> Prompt A
From the passage about leaving Santa Barbara for North Carolina below, reproduce word for word the part starting with "Ralph finished packing" and going on through "a primordial jungle.".

------------------------------------------------------------

A warm, sandy beach, a transistor radio playing Kasey Kasem’s Top 40, and me with nothing on except Coppertone. I was surrounded by other naked twentysomethings, playing volleyball, drinking cheap wine, running in and out of the freezing cold Pacific Ocean surf.
In 1973, I was a student at the University of California at Santa Barbara, which perched on the cliffs overlooking the ocean. Isla Vista, the student ghetto, flanked the campus to the north. That’s where I lived, but I’d grown up in the Los Angeles area. Home was backyard swimming pools and tennis courts, expansive shopping malls, Whiskey a Go Go on the Sunset Strip, and love-ins in Griffith Park. I was a classic Beach Boys surfer girl: straight, golden-blond hair that fell below my waist, the perfect line-free tan, and a 1965 VW Bug with a sunroof.
That day, my body luxuriated on the beach, but my mind was elsewhere. “I want to move to North Carolina,” my boyfriend, David, had said the day before.
“Move where?” I knew exactly where North Carolina was. It was right above South Carolina. I had a wooden jigsaw puzzle of America as a kid and I was faster than anyone putting those loosely shaped wooden states right where they belonged. David and I had even been to North Carolina the summer before, checking out bluegrass and old-time music festivals overrun with mosquitoes the size of B-52s, lawn chairs of every color, and a plethora of fried pies, especially cherry. So I was really saying Good God, are you kidding me? Leave California, Santa Barbara, my home? No way. That piece of the puzzle didn’t fit.
David and I were on track to become elementary school teachers in the fall, but then David saw a different path. By a lucky or unlucky stroke, depending on which side of the five-string you’re sitting, David saw the famous Ralph Stanley play an old-time banjo number in the rollicking clawhammer style. Gob-smacked, David asked Ralph how he could learn to play like that.
Ralph finished packing up his banjo, tilted his big cowboy hat back on his head, looked David in the eye and said, “Go back to the Blue Ridge, son, to Galax, Virginia, Paducah, Kentucky, or Asheville, North Carolina. Lots of old-time music there.”
Done. After our last exam in June, David packed up his stuff and headed to Asheville.
The perfection of Santa Barbara summers kept me on the beach. I spent the next three months pondering whether to stay in my familiar world without David or follow him to a place as foreign to me as a primordial jungle.
My romantic heart won. At summer’s end, I traded my Bug for a VW camper and headed east, facing the great unknown like a pioneer in a 63 horse-power, pop-up Conestoga.
David and I stayed in a sweltering West Asheville attic, the guests of our new friend, Lynn. Lynn loved music and had an open door policy: All musicians welcome. David was in heaven. I felt like I had gone the other direction.

------------------------------------------------------------

> Prompt B
Render the lines of the records below as a JSON list of strings, one string per line, with blank lines dropped. Start with the line containing "Does the position" and go on through the last line of the records.

------------------------------------------------------------

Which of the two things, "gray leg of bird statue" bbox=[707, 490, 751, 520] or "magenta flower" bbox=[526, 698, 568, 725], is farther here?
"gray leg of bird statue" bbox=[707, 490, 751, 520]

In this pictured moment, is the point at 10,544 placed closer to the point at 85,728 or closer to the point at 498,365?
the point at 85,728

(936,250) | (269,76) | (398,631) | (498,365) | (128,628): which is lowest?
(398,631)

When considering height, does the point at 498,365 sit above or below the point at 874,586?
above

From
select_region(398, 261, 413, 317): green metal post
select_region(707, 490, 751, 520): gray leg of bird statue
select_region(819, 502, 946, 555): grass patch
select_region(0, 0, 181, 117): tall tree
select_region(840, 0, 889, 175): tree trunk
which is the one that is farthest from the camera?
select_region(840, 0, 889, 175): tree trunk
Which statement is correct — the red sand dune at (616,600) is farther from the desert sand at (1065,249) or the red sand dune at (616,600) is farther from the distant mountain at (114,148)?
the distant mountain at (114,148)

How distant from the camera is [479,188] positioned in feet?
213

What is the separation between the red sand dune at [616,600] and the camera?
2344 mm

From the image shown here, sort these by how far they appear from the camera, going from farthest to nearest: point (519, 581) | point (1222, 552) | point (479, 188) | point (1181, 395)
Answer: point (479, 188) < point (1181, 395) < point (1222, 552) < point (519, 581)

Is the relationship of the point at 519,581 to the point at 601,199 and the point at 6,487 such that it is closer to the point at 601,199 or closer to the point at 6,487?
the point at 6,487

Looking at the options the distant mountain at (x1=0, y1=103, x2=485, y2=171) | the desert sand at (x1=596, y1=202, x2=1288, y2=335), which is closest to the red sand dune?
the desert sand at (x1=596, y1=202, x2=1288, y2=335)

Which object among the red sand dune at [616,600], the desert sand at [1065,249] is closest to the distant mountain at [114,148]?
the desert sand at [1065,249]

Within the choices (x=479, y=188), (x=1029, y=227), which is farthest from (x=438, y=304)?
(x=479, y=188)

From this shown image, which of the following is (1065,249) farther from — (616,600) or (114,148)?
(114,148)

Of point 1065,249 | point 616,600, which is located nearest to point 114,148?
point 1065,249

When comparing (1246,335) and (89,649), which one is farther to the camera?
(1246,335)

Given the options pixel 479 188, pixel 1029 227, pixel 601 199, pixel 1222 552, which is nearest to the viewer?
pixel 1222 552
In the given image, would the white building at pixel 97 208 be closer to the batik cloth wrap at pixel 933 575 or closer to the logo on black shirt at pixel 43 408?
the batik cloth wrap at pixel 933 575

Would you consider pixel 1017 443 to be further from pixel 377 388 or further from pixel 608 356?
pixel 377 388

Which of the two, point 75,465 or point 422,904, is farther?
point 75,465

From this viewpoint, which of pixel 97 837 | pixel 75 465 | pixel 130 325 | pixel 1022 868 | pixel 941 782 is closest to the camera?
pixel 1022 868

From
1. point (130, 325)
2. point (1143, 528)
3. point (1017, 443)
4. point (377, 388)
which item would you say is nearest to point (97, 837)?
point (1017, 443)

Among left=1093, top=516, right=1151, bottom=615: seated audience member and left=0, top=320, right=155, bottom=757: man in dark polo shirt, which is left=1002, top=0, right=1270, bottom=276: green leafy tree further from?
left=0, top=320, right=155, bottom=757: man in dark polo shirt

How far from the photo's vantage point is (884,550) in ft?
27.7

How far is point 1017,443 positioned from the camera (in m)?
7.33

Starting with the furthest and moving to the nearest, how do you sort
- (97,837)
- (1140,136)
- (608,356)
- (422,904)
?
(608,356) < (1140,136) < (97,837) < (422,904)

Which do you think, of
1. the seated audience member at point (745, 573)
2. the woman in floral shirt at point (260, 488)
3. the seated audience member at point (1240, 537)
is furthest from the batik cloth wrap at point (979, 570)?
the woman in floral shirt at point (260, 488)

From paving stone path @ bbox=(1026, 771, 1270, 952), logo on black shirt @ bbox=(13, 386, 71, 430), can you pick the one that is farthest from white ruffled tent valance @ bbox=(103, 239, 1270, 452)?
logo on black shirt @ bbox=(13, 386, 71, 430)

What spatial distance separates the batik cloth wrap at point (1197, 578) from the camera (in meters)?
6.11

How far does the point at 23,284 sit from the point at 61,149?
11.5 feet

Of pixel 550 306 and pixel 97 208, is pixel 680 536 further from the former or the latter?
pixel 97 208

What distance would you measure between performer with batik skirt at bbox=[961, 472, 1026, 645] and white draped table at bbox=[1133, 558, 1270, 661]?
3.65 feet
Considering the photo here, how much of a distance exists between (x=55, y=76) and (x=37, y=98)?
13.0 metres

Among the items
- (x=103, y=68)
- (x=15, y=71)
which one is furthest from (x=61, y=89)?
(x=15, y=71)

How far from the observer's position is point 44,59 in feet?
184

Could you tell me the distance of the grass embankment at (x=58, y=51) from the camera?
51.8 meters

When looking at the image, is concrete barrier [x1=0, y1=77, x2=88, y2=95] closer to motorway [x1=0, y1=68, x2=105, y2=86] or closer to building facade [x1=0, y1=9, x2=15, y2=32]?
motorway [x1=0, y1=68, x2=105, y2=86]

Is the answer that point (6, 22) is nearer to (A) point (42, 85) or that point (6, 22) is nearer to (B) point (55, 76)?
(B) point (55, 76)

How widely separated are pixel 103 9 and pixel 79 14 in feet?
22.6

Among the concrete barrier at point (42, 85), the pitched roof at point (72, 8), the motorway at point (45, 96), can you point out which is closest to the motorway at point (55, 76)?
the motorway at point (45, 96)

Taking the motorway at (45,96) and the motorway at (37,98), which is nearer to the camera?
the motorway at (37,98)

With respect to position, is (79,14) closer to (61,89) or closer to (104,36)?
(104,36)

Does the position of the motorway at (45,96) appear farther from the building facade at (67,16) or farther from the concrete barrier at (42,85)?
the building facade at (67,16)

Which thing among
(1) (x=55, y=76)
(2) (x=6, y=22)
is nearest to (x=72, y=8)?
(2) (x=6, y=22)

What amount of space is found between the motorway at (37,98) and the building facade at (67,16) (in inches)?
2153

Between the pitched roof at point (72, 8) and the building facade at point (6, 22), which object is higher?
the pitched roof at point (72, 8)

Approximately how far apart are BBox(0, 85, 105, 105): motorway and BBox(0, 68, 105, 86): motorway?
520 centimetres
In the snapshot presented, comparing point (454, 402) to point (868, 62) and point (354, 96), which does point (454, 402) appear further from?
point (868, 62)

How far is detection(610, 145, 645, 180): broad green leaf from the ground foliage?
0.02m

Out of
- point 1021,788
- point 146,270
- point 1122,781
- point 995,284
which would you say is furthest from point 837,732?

------------------------------------------------------------

> Full output A
Ralph finished packing up his banjo, tilted his big cowboy hat back on his head, looked David in the eye and said, “Go back to the Blue Ridge, son, to Galax, Virginia, Paducah, Kentucky, or Asheville, North Carolina. Lots of old-time music there.”
Done. After our last exam in June, David packed up his stuff and headed to Asheville.
The perfection of Santa Barbara summers kept me on the beach. I spent the next three months pondering whether to stay in my familiar world without David or follow him to a place as foreign to me as a primordial jungle.

> Full output B
[
  "Does the position of the motorway at (45,96) appear farther from the building facade at (67,16) or farther from the concrete barrier at (42,85)?",
  "the building facade at (67,16)",
  "Which thing among",
  "(1) (x=55, y=76)",
  "(2) (x=6, y=22)",
  "is nearest to (x=72, y=8)?",
  "(2) (x=6, y=22)",
  "What amount of space is found between the motorway at (37,98) and the building facade at (67,16) (in inches)?",
  "2153",
  "Between the pitched roof at point (72, 8) and the building facade at point (6, 22), which object is higher?",
  "the pitched roof at point (72, 8)",
  "Approximately how far apart are BBox(0, 85, 105, 105): motorway and BBox(0, 68, 105, 86): motorway?",
  "520 centimetres",
  "In the snapshot presented, comparing point (454, 402) to point (868, 62) and point (354, 96), which does point (454, 402) appear further from?",
  "point (868, 62)",
  "How far is detection(610, 145, 645, 180): broad green leaf from the ground foliage?",
  "0.02m",
  "Out of",
  "- point 1021,788",
  "- point 146,270",
  "- point 1122,781",
  "- point 995,284",
  "which would you say is furthest from point 837,732?"
]